-- BRANO PROPOSTO --
################
Lunedì, 14 novembre 1994

 

Beatitudine,
Cari Fratelli nell’Episcopato
,

1. È con gioia che vi accolgo in occasione della vostra “Visita ad limina”, atto che manifesta la comunione delle Chiese locali, sparse nel mondo, con il Successore di Pietro. Ringrazio innanzitutto il vostro Patriarca per le sue cordiali parole che mi consentono di essere vicino alle diocesi di cui voi siete i Pastori.

Nel ricevervi oggi, il mio pensiero è rivolto prima di tutto alle vostre comunità, le eredi dell’Apostolo Tommaso che, duemila anni fa, portò il Vangelo dalla Mesopotamia fino ai confini dell’India, dopo essere stato egli stesso rafforzato nella sua fede dalla contemplazione del Signore. È mediante uno dei dodici apostoli che Dio “impiantò il Verbo” (Efrem Siro, Inno, n. 7), nella vostra Chiesa che ha ricevuto così l’annuncio diretto della Risurrezione del Signore; essa conserva questo tesoro in vasi di creta poiché la salvezza e la potenza vengono dal Signore, come dice umilmente l’Apostolo Paolo (cf. 2 Cor 4, 7).

Rendo grazie al Signore per la lunga tradizione e per la ricca storia della vostra Chiesa. Nell’attingere al suo patrimonio liturgico e spirituale, il popolo caldeo cattolico celebra, vive e annuncia la fede nella cultura che gli è propria. In questa ottica, vi incoraggio ad essere oggi i degni testimoni degli Apostoli, per proseguire instancabilmente il ministero che vi è stato affidato e la nuova evangelizzazione che io ho auspicato, all’alba del terzo millennio, mediante azioni pastorali appropriate. Con i sacerdoti, i religiosi, le religiose e i fedeli delle vostre diocesi, voi siete chiamati a rendere presente il volto di Cristo nella vostra terra, affinché i nostri contemporanei possano contemplare lo splendore e la luce del nostro Dio che illumina tutte le azioni umane e conferisce all’esistenza il suo senso compiuto.

2. La mia preghiera si rivolge innanzitutto all’insieme dei cattolici di rito caldeo e ai loro compatrioti, che vivono situazioni difficili e molteplici sofferenze, specialmente a causa dell’embargo imposto al popolo del vostro Paese. Mi auguro che voi li assicuriate dei miei sentimenti fraterni.
################
-- DATI FORNITI --
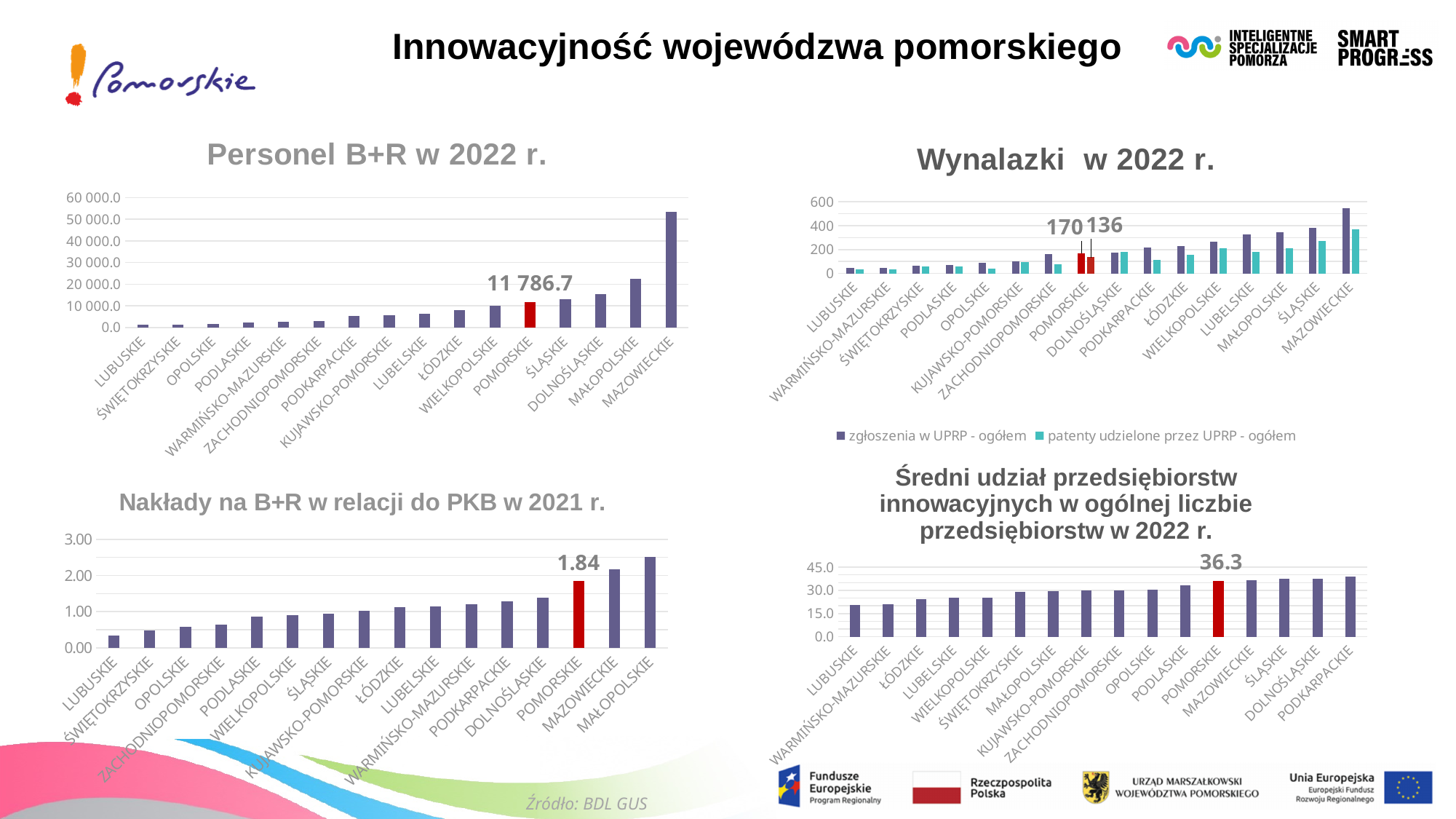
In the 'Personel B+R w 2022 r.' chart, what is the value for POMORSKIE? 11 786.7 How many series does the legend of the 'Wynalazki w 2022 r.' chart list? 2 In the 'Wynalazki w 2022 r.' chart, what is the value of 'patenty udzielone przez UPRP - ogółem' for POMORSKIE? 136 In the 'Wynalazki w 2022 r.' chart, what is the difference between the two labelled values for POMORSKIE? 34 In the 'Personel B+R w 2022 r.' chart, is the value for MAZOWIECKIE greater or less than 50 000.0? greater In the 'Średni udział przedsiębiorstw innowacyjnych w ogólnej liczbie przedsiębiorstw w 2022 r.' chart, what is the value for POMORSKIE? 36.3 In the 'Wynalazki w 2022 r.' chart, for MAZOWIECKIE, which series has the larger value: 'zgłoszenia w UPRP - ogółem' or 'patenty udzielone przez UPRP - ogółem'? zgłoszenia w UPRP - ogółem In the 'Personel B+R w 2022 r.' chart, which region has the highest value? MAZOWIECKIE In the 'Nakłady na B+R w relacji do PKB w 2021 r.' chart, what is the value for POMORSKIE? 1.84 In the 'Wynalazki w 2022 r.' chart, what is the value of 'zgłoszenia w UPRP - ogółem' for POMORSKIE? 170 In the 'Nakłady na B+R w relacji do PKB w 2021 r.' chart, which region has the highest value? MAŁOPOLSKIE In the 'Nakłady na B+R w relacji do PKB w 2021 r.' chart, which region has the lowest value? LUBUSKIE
################
-- COMPITO RICHIESTO --
Riassuma il brano proposto in due frasi. Per lo svolgimento non occorre consultare i dati.

-- RISPOSTA SCRITTA --
Chi parla accoglie i Pastori giunti per la Visita ad limina, ringrazia il loro Patriarca e rende grazie al Signore per la lunga tradizione della loro Chiesa, erede dell'Apostolo Tommaso che portò il Vangelo dalla Mesopotamia fino ai confini dell'India. Li incoraggia a proseguire il ministero e la nuova evangelizzazione rendendo presente il volto di Cristo nella loro terra, e rivolge la propria preghiera ai cattolici di rito caldeo e ai loro compatrioti, che soffrono specialmente a causa dell'embargo imposto al loro Paese.